→ About this exercise: Could you carry the text on the adze forward, starting right after its last sentence?

→ Text section:
######
Adze

For the folkloric being of Ghana and Togo, see adze (folklore). For the village in Bosnia-Hercegovina, see Adže.
"Adz" redirects here. For other uses, see ADZ (disambiguation) or Ad (disambiguation)
Egyptian boat-building relief, featuring a workman using an adze
Adzes, Marshall and Yap Islands - Pacific collection - Peabody Museum, Harvard University - DSC05732
Japanese adze.

The adze (/ˈædz/; alternative spelling: adz) is a cutting tool shaped somewhat like an axe that dates back to the stone age. It can be any tool with a sharp cutting edge.[1] Adzes are used for smoothing or carving wood in hand woodworking, similar to an axe but with the cutting edge perpendicular to the handle. Two basic forms of an adze are the hand adze, a short handled tool swung with one hand, and a foot adze, a long handled tool capable of powerful swings using both hands, the cutting edge usually striking at foot or shin level. The blade of an adze is set at right angles to the tool's shaft (like a hoe or plane), in contrast to an axe's blade, which is in plane with the shaft. A similar, but blunt, tool used for digging in hard ground is called a mattock.

History

Micronesian of Tobi, Palau, making a paddle for his wa with an adze

Africa

The adze is depicted in ancient Egypt art from the Old Kingdom onward.[2] Originally the adze blades were made of stone, but already in the Predynastic Period copper adzes had all but replaced those made of flint.[3] While stone blades were fastened to the wooden handle by tying, metal blades had sockets into which the handle was fitted. Examples of Egyptian adzes can be found in museums and on the Petrie Museum website.

A depiction of an adze was also used as a hieroglyph, representing the consonants stp, "chosen", and used as: ...Pharaoh XX, chosen of God/Goddess YY...

The ahnetjer (Manuel de Codage transliteration: aH-nTr) depicted as an adze-like instrument,[4] was used in the Opening of the Mouth ceremony, intended to convey power over their senses to statues and mummies. It was apparently the foreleg of a freshly sacrificed bull or cow with which the mouth was touched.[5][6]

As iron-age technology moved south into Africa with migrating ancient Egyptians, they carried their technology with them, including adzes. To this day, iron adzes are used all over rural Africa for various purposes - from digging pit latrines, and chopping firewood, to tilling crop fields - whether they are of maize (corn), coffee, tea, pyrethrum, beans, millett, yams or a plethora of other cash and subsistence crops.
######
→ Dataset entries:
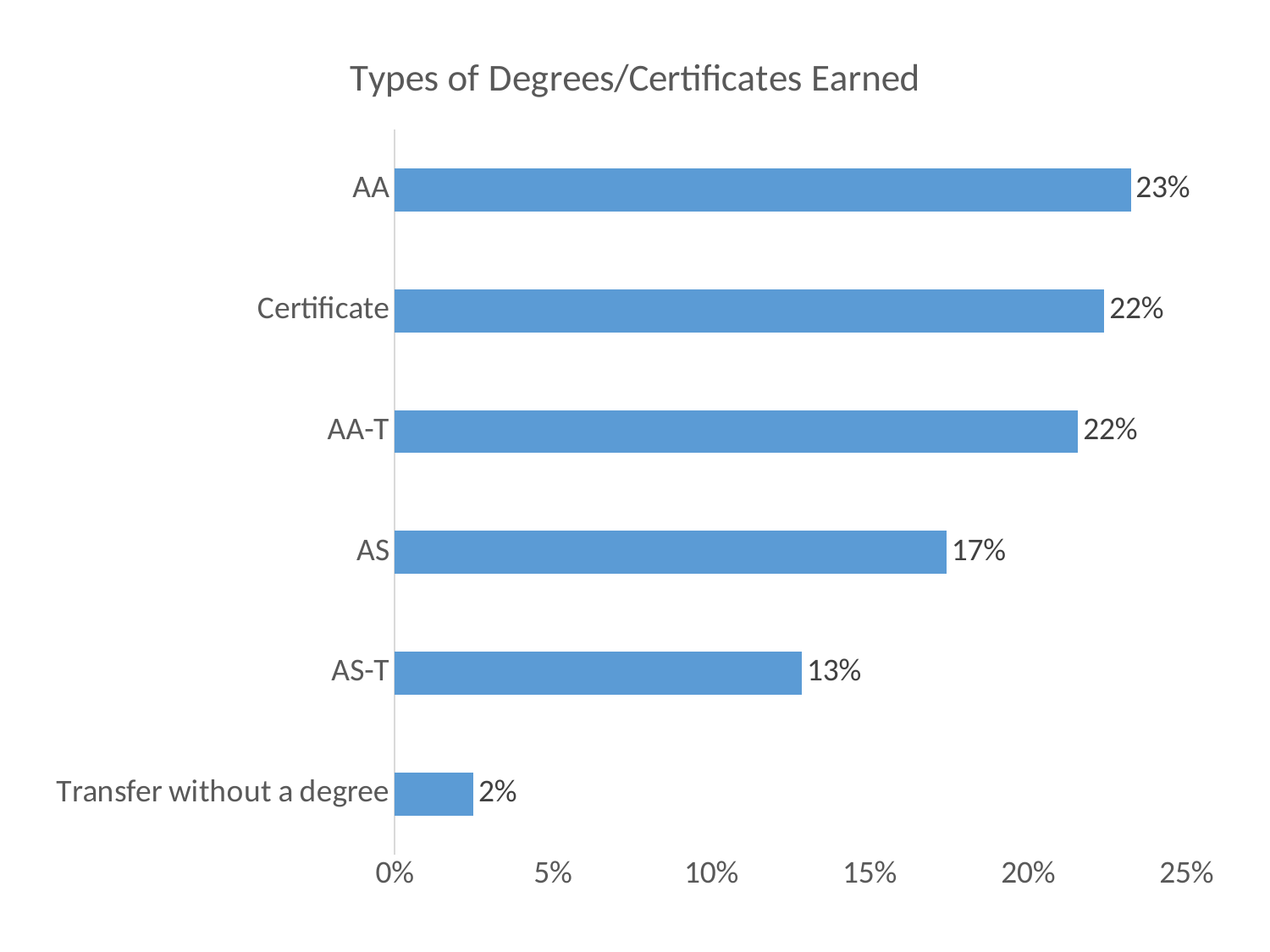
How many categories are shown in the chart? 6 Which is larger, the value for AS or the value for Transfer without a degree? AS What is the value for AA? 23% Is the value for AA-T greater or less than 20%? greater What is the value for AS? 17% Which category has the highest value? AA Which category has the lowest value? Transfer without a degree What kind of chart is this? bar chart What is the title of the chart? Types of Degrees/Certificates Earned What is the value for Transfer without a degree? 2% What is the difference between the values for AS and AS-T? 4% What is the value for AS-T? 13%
######
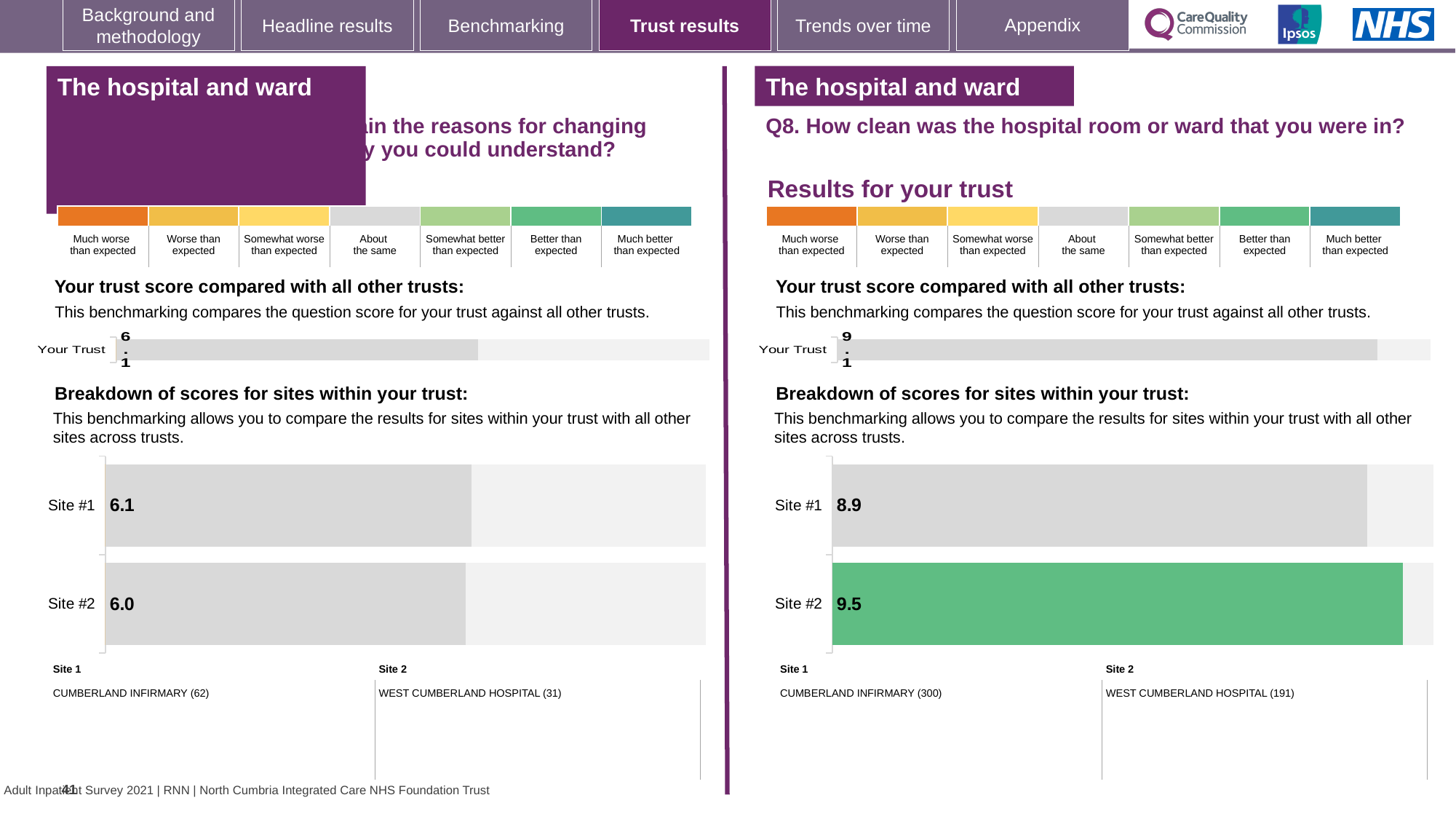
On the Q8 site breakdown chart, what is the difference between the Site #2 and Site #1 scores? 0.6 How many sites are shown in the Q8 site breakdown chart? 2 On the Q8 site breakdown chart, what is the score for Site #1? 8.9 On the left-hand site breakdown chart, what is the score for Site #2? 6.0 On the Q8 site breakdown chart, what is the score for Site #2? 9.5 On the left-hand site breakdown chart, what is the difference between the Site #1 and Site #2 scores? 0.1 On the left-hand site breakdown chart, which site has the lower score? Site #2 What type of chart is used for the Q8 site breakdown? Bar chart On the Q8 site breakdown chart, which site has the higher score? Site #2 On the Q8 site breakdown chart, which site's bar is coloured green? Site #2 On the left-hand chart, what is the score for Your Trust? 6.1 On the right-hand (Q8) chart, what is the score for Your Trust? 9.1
######
→ Answer section:
New Zealand

Prehistoric Māori adzes from New Zealand, used for wood carving, were made from nephrite, also known as jade. At the same time on Henderson Island, a small coral island in eastern Polynesia lacking any rock other than limestone, natives may have fashioned giant clamshells into adzes.[7]

Northwest Coast America

Native Alaskan boat builder using an adze

American Northwest coast native peoples traditionally used adzes for both functional construction (from bowls to canoes) and art (from masks to totem poles). Northwest coast adzes take two forms: hafted and D-handle. The hafted form is similar in form to a European adze with the haft constructed from a natural crooked branch which approximately forms a 60% angle. The thin end is used as the handle and the thick end is flattened and notched such that an adze iron can be lashed to it. Modern hafts are sometimes constructed from a sawed blank with a dowel added for strength at the crook. The second form is the D-handle adze which is basically an adze iron with a directly-attached handle. The D-handle therefore provides no mechanical leverage. Northwest coast adzes are often classified by size and iron shape vs. role. As with European adzes, iron shapes include straight, gutter and lipped. Where larger Northwest adzes are similar in size to their European counterparts, the smaller sizes are typically much lighter such that they can be used for the detailed smoothing, shaping and surface texturing required for figure carving. Final surfacing is sometimes performed with a crooked knife.

New Guinea and Melanesia

Contemporary stone adzes from New Guinea

Ground stone adzes are still in use by a variety of people in Irian Jaya (Indonesia), Papua New Guinea and some of the smaller Islands of Melanesia and Micronesia. The hardstone is ground on a riverine rock with the help of water until it has got the desired shape. It is then fixed to a natural grown angled wood with resin and plant fibers. The shape and manufacture of these adzes is similar to those found from the Neolithic stone age in Europe. A variety of minerals are used. Their everyday use is on a steady decline, as it is much more convenient to cut fire wood using imported steel axes or machetes. However, certain ceremonial crafts such as making canoes, ceremonial shields, masks, drums, containers or communal houses etc. may require the use of traditional-made stone adzes.

Modern adzes

Rye Shipyard- the Construction of Motor Fishing Vessels, Rye, Sussex, England, UK, 1944 D22783

Modern adzes are made from steel with wooden handles, and enjoy limited use: occasionally in semi-industrial areas, but particularly by 'revivalists' such as those at the Colonial Williamsburg cultural center in Virginia, USA. However, the traditional adze has largely been replaced by the sawmill and the powered-plane, at least in industrialised cultures. It remains in use for some specialist crafts, for example by coopers. Adzes are also in current use by artists such as Northwest Coast American and Canadian Indian sculptors doing pole work, masks and bowls.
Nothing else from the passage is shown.